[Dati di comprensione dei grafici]

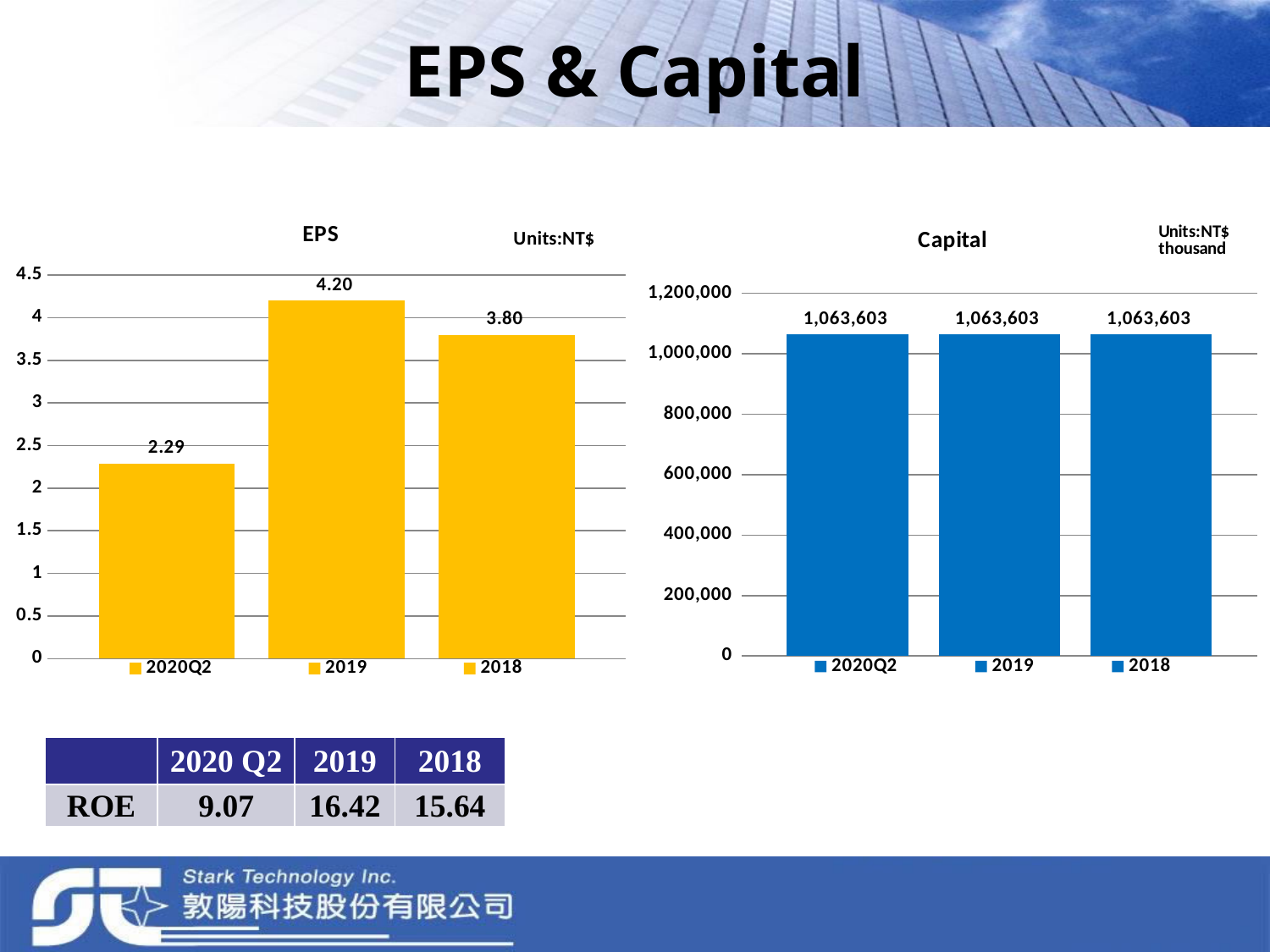
In the Capital chart, how many entries does the legend list? 3 In the Capital chart, what is the capital value for 2018? 1,063,603 What units are stated for the Capital chart? NT$ thousand In the EPS chart, what is the EPS value for 2019? 4.20 In the EPS chart, what is the difference between the EPS for 2019 and 2018? 0.40 What kind of chart is the Capital chart? Bar chart In the Capital chart, how many bars are plotted? 3 In the EPS chart, what is the EPS value for 2020Q2? 2.29 In the EPS chart, is the value for 2018 greater or less than 3.5? greater In the EPS chart, which is larger, the EPS for 2018 or for 2020Q2? 2018 In the EPS chart, which period has the highest EPS? 2019 In the EPS chart, which period has the lowest EPS? 2020Q2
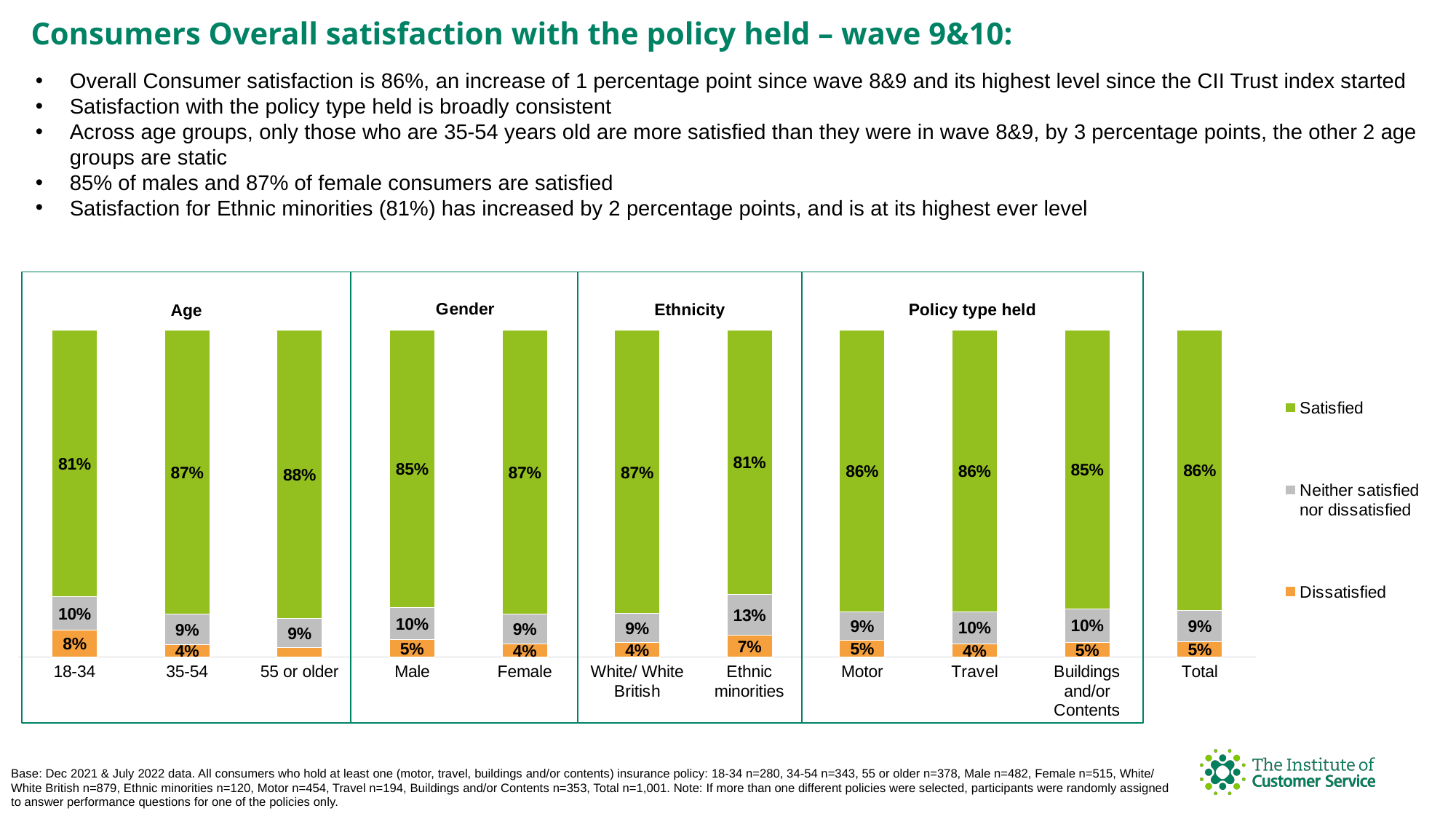
What type of chart is shown on the slide? Stacked bar chart How many categories (bars) are shown in the chart? 11 What is the 'Neither satisfied nor dissatisfied' value for Ethnic minorities? 13% What percentage of consumers aged 55 or older are satisfied? 88% Which category has the highest Dissatisfied percentage? 18-34 Which has a higher Satisfied percentage, White/ White British or Ethnic minorities? White/ White British How many series does the legend list? 3 What is the total of the three segments for the 35-54 bar? 100% What is the difference between the Satisfied percentage for Female and Male consumers? 2% What is the Satisfied value for Travel policy holders? 86% Which category has the highest Satisfied percentage? 55 or older What is the Dissatisfied value for the 18-34 age group? 8%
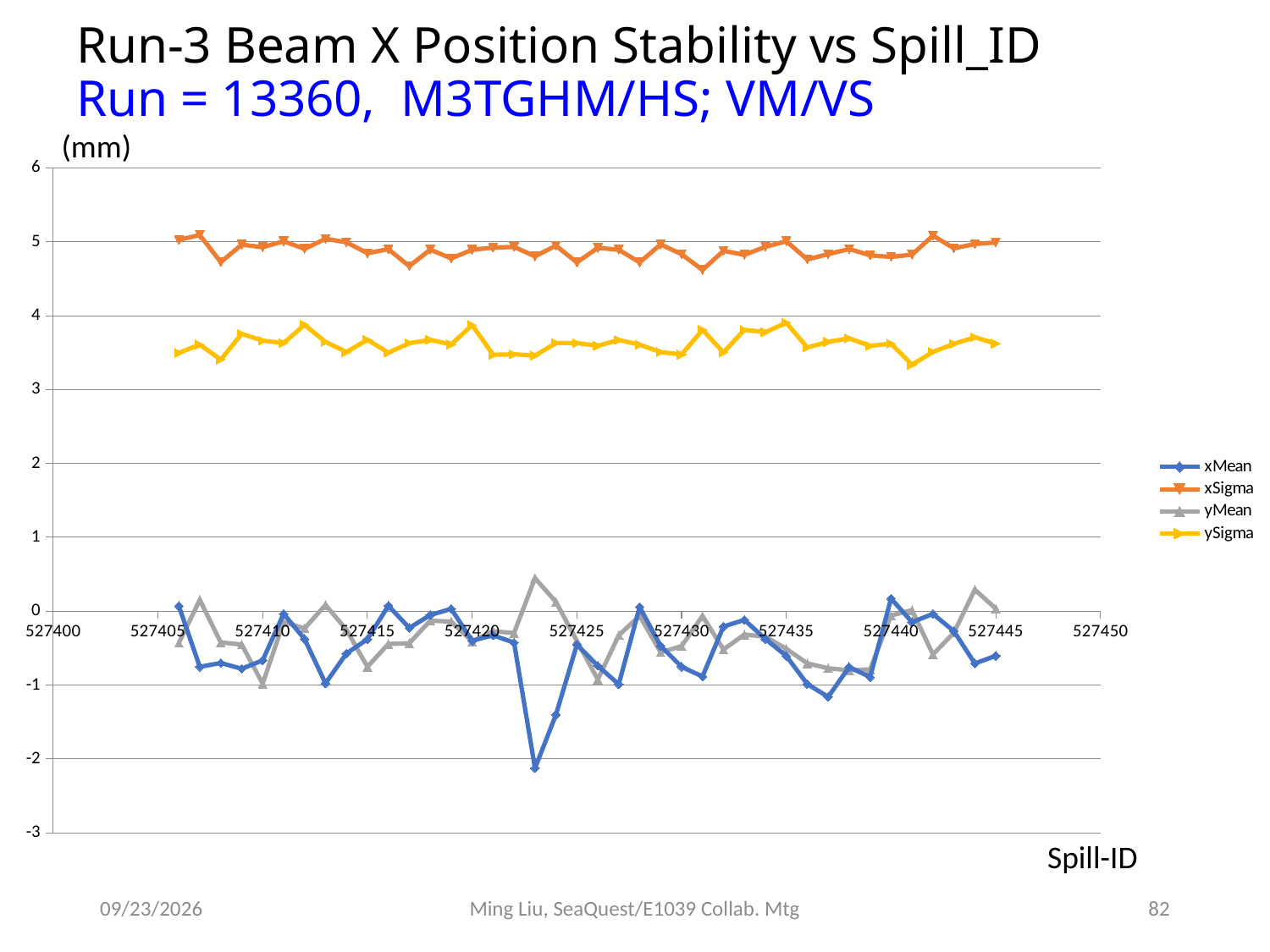
Are the ySigma values greater or less than 3? greater Are the xSigma values greater or less than 4? greater How many series does the legend list? 4 Which series has the highest values across the chart? xSigma Is the highest yMean value greater or less than 1? less What are the series names listed in the legend? xMean, xSigma, yMean, ySigma Which series reaches the lowest value on the chart? xMean Which series is larger, xSigma or ySigma? xSigma What kind of chart is shown on the slide? line chart What is the label of the x axis? Spill-ID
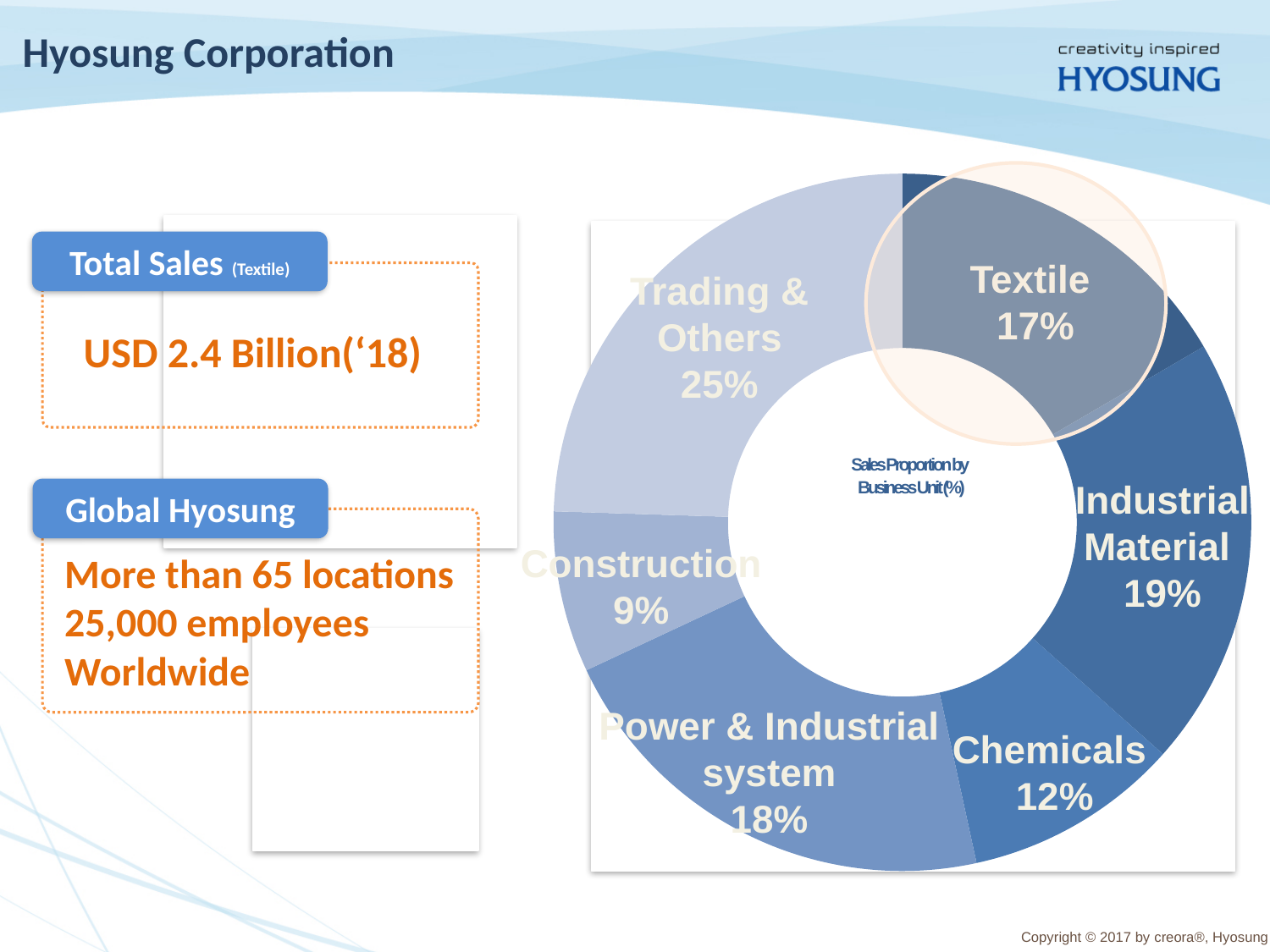
What is the sales proportion for Construction? 9% What percentage of sales comes from Industrial Material? 19% What is the title shown in the centre of the chart? Sales Proportion by Business Unit(%) Which has a larger share of sales, Industrial Material or Chemicals? Industrial Material How many percentage points larger is the Trading & Others share than the Textile share? 8 What kind of chart is used to show the sales proportion by business unit? Doughnut (pie) chart Which business unit has the smallest share of sales? Construction What share of sales does Textile account for in the Sales Proportion by Business Unit chart? 17% Which business unit has the largest share of sales? Trading & Others What is the sales proportion for Chemicals? 12% What share of sales does Power & Industrial system represent? 18% How many business units are shown in the chart? 6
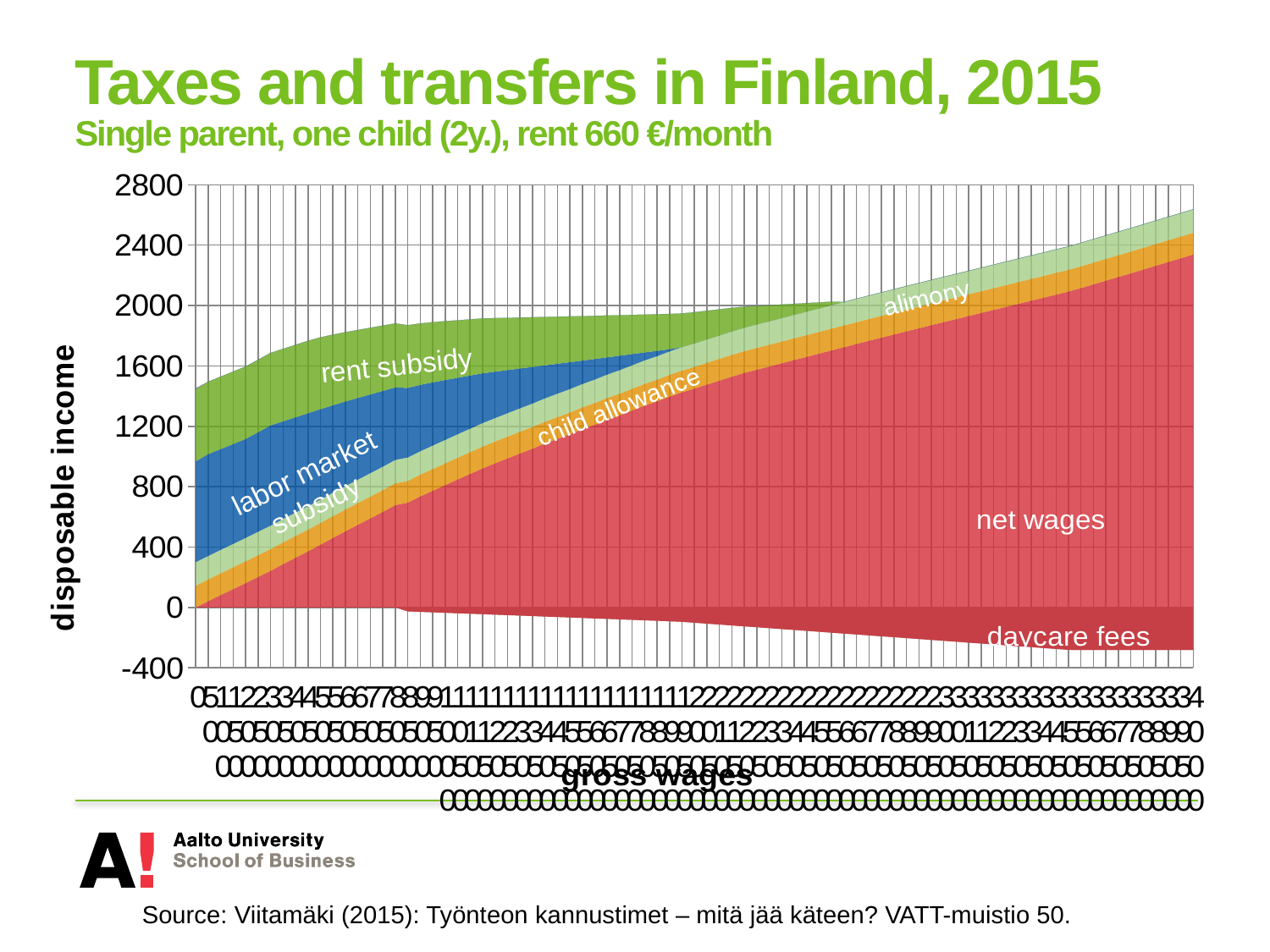
Which component of disposable income is plotted below zero? daycare fees What is the title of the chart on the slide? Taxes and transfers in Finland, 2015 At the right edge of the chart, is total disposable income greater or less than 2400? greater How many labelled components (series) are shown in the stacked area chart? 6 What kind of chart is shown on the slide? stacked area chart At the left edge of the chart (zero gross wages), is total disposable income greater or less than 1200? greater Does the net wages area rise or fall as gross wages increase along the x axis? rise Does the labor market subsidy area shrink or grow as gross wages increase? shrink At the left edge of the chart (zero gross wages), is total disposable income greater or less than 1600? less Which component makes up the largest share of disposable income at the highest gross wages shown? net wages Does the rent subsidy area shrink or grow as gross wages increase? shrink What is the label of the vertical axis? disposable income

| COME PROCEDERE |
Aggiorna tutte le righe sostituendo "legend" con "key" e lascia invariato il resto. Ometti le immagini.

| RISPOSTA |
In the Capital chart, how many entries does the key list? 3 In the Capital chart, what is the capital value for 2018? 1,063,603 What units are stated for the Capital chart? NT$ thousand In the EPS chart, what is the EPS value for 2019? 4.20 In the EPS chart, what is the difference between the EPS for 2019 and 2018? 0.40 What kind of chart is the Capital chart? Bar chart In the Capital chart, how many bars are plotted? 3 In the EPS chart, what is the EPS value for 2020Q2? 2.29 In the EPS chart, is the value for 2018 greater or less than 3.5? greater In the EPS chart, which is larger, the EPS for 2018 or for 2020Q2? 2018 In the EPS chart, which period has the highest EPS? 2019 In the EPS chart, which period has the lowest EPS? 2020Q2
What type of chart is shown on the slide? Stacked bar chart How many categories (bars) are shown in the chart? 11 What is the 'Neither satisfied nor dissatisfied' value for Ethnic minorities? 13% What percentage of consumers aged 55 or older are satisfied? 88% Which category has the highest Dissatisfied percentage? 18-34 Which has a higher Satisfied percentage, White/ White British or Ethnic minorities? White/ White British How many series does the key list? 3 What is the total of the three segments for the 35-54 bar? 100% What is the difference between the Satisfied percentage for Female and Male consumers? 2% What is the Satisfied value for Travel policy holders? 86% Which category has the highest Satisfied percentage? 55 or older What is the Dissatisfied value for the 18-34 age group? 8%
Are the ySigma values greater or less than 3? greater Are the xSigma values greater or less than 4? greater How many series does the key list? 4 Which series has the highest values across the chart? xSigma Is the highest yMean value greater or less than 1? less What are the series names listed in the key? xMean, xSigma, yMean, ySigma Which series reaches the lowest value on the chart? xMean Which series is larger, xSigma or ySigma? xSigma What kind of chart is shown on the slide? line chart What is the label of the x axis? Spill-ID
What is the sales proportion for Construction? 9% What percentage of sales comes from Industrial Material? 19% What is the title shown in the centre of the chart? Sales Proportion by Business Unit(%) Which has a larger share of sales, Industrial Material or Chemicals? Industrial Material How many percentage points larger is the Trading & Others share than the Textile share? 8 What kind of chart is used to show the sales proportion by business unit? Doughnut (pie) chart Which business unit has the smallest share of sales? Construction What share of sales does Textile account for in the Sales Proportion by Business Unit chart? 17% Which business unit has the largest share of sales? Trading & Others What is the sales proportion for Chemicals? 12% What share of sales does Power & Industrial system represent? 18% How many business units are shown in the chart? 6
Which component of disposable income is plotted below zero? daycare fees What is the title of the chart on the slide? Taxes and transfers in Finland, 2015 At the right edge of the chart, is total disposable income greater or less than 2400? greater How many labelled components (series) are shown in the stacked area chart? 6 What kind of chart is shown on the slide? stacked area chart At the left edge of the chart (zero gross wages), is total disposable income greater or less than 1200? greater Does the net wages area rise or fall as gross wages increase along the x axis? rise Does the labor market subsidy area shrink or grow as gross wages increase? shrink At the left edge of the chart (zero gross wages), is total disposable income greater or less than 1600? less Which component makes up the largest share of disposable income at the highest gross wages shown? net wages Does the rent subsidy area shrink or grow as gross wages increase? shrink What is the label of the vertical axis? disposable income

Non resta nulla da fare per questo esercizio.